If the government’s interpretation of § 1028A is correct, however, what really matters for CFAA punishment is whether the hacking involved someone else’s password.  If you hack into someone’s account by exploiting a security flaw, that’s just a standard CFAA offense and you’ll probably get probation unless a lot of dollar loss occurred.  But if you hacked into someone’s account by using their password without permission, now you’re in deep trouble: That password is a “means of identification” under § 1028A, so now your hacking is Aggravated Identity Theft and you’ll go to prison for two years because a password was used.  (This isn’t a hypothetical; see United States v. Barrington, 648 F.3d 1178 (11th Cir. 2011), in which this reasoning was used, and at least on plain error review, upheld.)

Under the government’s view, all the careful statutory work Congress has put into CFAA sentences would be largely beside the point.  And it would lead to a bizarre result, in which using a person’s password would become the most important question in determining punishments for hacking.  It’s all very odd, and very far removed from anything resembling identity theft.  Replicate that process for all the other predicate felony offenses covered under § 1028A(c), and it seems unlikely that the vague language of § 1028A should  effectively supplant all those other statutory punishment sections.

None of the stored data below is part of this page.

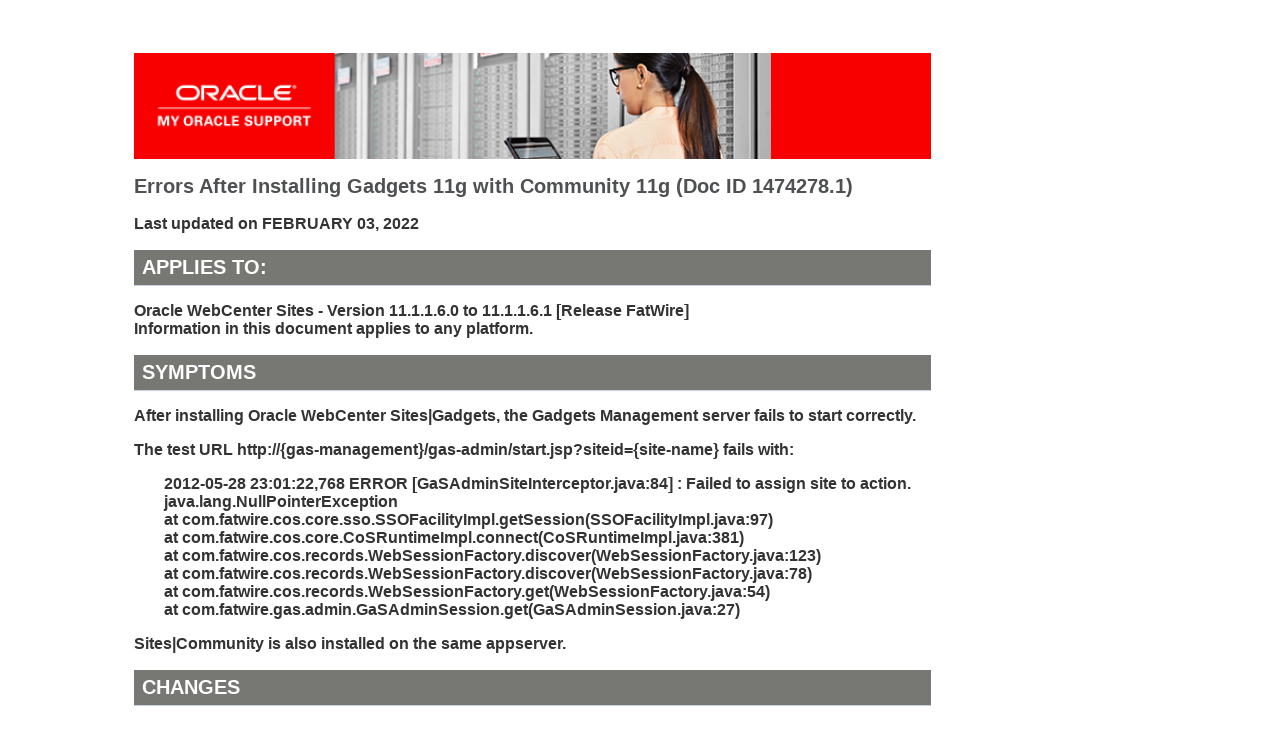

--- FILE ---
content_type: text/html
request_url: https://support.oracle.com/knowledge/Middleware/1474278_1.html
body_size: 2329
content:
<!DOCTYPE html>
<html lang="en">
	<head>
	<meta http-equiv="content-type" content="text/html; charset=UTF-8">
    <meta charset="utf-8">
                <meta http-equiv="cache-control" content="max-age=86400">
                <meta http-equiv="X-UA-Compatible" content="IE=edge">
                <meta name="viewport" content="width=device-width, initial-scale=1.0">
                <meta name="description" content="Oracle WebCenter Sites - Version 11.1.1.6.0 to 11.1.1.6.1 [Release FatWire]: Errors After Installing Gadgets 11g with Community 11g">
                <meta name="keywords" content="COMMUNITY, GADGET, My Oracle Support">
                <meta name="product_id" content="Q9617"/>

                <meta name="title" content="Errors After Installing Gadgets 11g with Community 11g">
                <meta name="language" content="en"/>
                <meta name="last-modified-date" content="2022-02-03"/>
                <meta name="contenttype_id" content="WM179069"/>
                <title>Errors After Installing Gadgets 11g with Community 11g</title>
                <link href="/knowledge/knowledge.css" rel="stylesheet" type="text/css">
                <!--[if lt IE 9]>
                <script src="http://html5shiv.googlecode.com/svn/trunk/html5.js"></script>
                <![endif]-->
                </head>

                <body>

It’s possible that the Court would instead resolve Dubin on narrower grounds, such as the “without lawful authority” element.   I think Dubin has the better argument there, too. As I see it, this is similar to the issue the Court grappled with recently in Van Buren v. United States, 593 U.S. ___ (2021), on what “exceeds authorized access” and “without authorization” mean under the federal computer hacking statute. Like Van Buren, Dubin had authorization to use the relevant information, but then used it to do something he wasn’t supposed to do. The parties (represented by the same lawyers as in Van Buren, as it turns out) are arguing over similar ground as in Van Buren, it seems to me. The question: Does authorization include having information you’re allowed to use but then putting it to other uses?  I think the answer following Van Buren should be “yes,” which, as I have detailed here (see pages 181-84), matches the traditional treatment of lack of authorization elements in other criminal statutes.

As always, stay tuned.

[UPDATE: I have fiddled a bit with this after posting to correct typos, etc.]